Bell is onboarding strategic partners as it continues research into development of a high-speed vertical takeoff and landing (HSVTOL) aircraft as part of research funded by the Defense Advanced Research Projects Agency (Darpa) and the U.S. Air Force’s (USAF's) Afwerx HSVTOL Concept Challenge program.  A company spokesman recently told AIN, “Bell and its industry partners continue to reduce risk related to HSVTOL technologies to accelerate the potential fielding timeline for an operational aircraft. We will continue to showcase new progress to customers in exciting ways this year.”

The Afwerx HSVTOL Concept Challenge is a crowdsourcing effort for the USAF and United States Special Operations Command (USSOCOM). Bell is one of 11 companies from more than 200 challenge entrants selected to receive market research investments aimed at advancing HSVTOL technology. Afwerx is designed to produce lower-cost weapons with increased lethality. 

Bell first announced its HSVTOL efforts in 2021. The concept could eventually be a follow-on design for the company’s V-22 and V-280 tiltrotor programs. Production of the V-22 is winding down and late last year the U.S. Army selected the Bell V-280 technology demonstrator as the basis for a design to fulfill its future long-range assault aircraft (FLRAA) requirement in a deal potentially covering 4,000 aircraft potentially worth an estimated $80 billion. 

HSVTOL blends helicopter and fixed-wing technology to deliver cruising speeds above 400 knots and long hover endurance across platforms ranging in size from 4,000 to over 100,000 pounds. Bell’s preliminary design features proprotors that extend or retract at low speeds and uses straight jet propulsion for high-speed forward thrust. “Bell’s HSVTOL technology is a step change improvement in rotorcraft capabilities,” said Jason Hurst, Bell vice president of innovation. “Our technology investments have reduced risk and prepared us for rapid development of HSVTOL in a digital engineering environment, leveraging experience from a robust past of technology exploration and close partnerships with the [U.S.] Department of Defense and research laboratories.”
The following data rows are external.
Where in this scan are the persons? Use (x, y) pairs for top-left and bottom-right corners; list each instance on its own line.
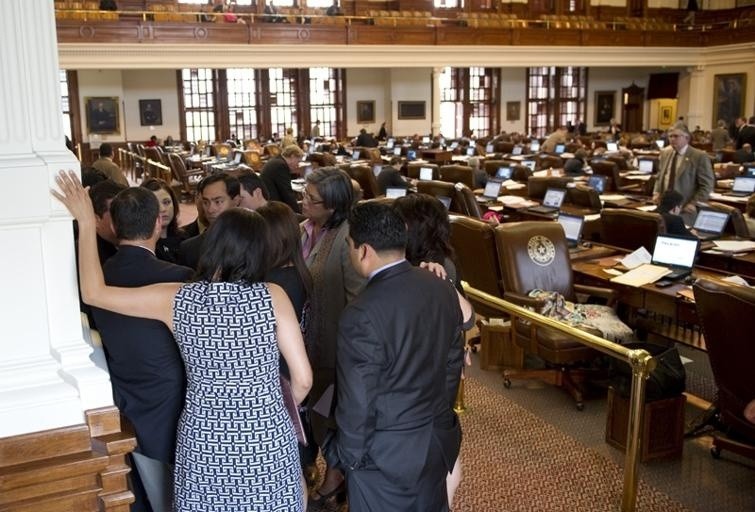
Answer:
(47, 165), (480, 512)
(197, 0), (346, 28)
(89, 144), (131, 188)
(143, 113), (755, 263)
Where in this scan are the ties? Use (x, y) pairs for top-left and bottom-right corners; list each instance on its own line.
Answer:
(666, 151), (679, 193)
Over the past year, Bell has announced collaboration on its HSVTOL efforts with Sierra Nevada Corp. (SNC) and Pratt & Whitney. SNC will support the design and development of mission systems for HSVTOL variants designed to carry out missions such as personnel recovery, contested logistics, autonomous ISR/strike, and tactical mobility.
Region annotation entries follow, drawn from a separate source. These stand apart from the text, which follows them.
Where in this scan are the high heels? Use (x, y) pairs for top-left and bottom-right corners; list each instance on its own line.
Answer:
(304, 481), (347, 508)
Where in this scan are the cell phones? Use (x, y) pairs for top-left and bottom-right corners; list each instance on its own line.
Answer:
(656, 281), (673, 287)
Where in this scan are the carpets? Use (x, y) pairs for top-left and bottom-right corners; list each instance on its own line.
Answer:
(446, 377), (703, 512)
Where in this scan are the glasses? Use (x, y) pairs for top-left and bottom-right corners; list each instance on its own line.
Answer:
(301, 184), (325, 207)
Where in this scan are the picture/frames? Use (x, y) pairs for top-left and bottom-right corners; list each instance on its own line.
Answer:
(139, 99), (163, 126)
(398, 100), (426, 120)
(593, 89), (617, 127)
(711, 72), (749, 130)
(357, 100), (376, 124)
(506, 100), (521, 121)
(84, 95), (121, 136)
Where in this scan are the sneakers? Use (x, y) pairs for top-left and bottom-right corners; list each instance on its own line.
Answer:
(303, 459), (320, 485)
“To advance technical maturity and deliver HSVTOL capability to warfighters sooner, Bell is assembling a team of industry-leading partners. We’re thrilled to have SNC onboard,” said Hurst. “We’ve made significant progress in Bell’s HSVTOL technology development in 2022.” SNC is also working with Bell on mission systems for the Bell 360 Invictus, the OEM’s entry in the future attack and reconnaissance aircraft (FARA) competition. 

The agreement with Pratt & Whitney, announced in March, calls for the engine manufacturer to collaborate on HSVTOL propulsion solutions.  “We’re excited to dig into HSVTOL propulsion technology research with Bell and showcase what this next-generation capability could bring to USAF and other warfighters,” said Steven Burd, Pratt & Whitney director and chief engineer of advanced military engine programs.

Bell developed a full-scale demonstration of its folding rotor technology and digital flight control systems for HSVTOL in December 2021, building and testing the hardware and software required to perform a full conversion of the rotor system from turboprop to jet mode. “This full-scale demonstration was an exciting event to see our digital design come to life and allowed us to rapidly validate key assumptions we were making in the functionality of these systems. We look forward to integrating these results as we set our sights on the buildup of an integrated demo combining additional aircraft systems,” said Troy Schank, Bell manager for advanced technology integration and HSVTOL chief engineer.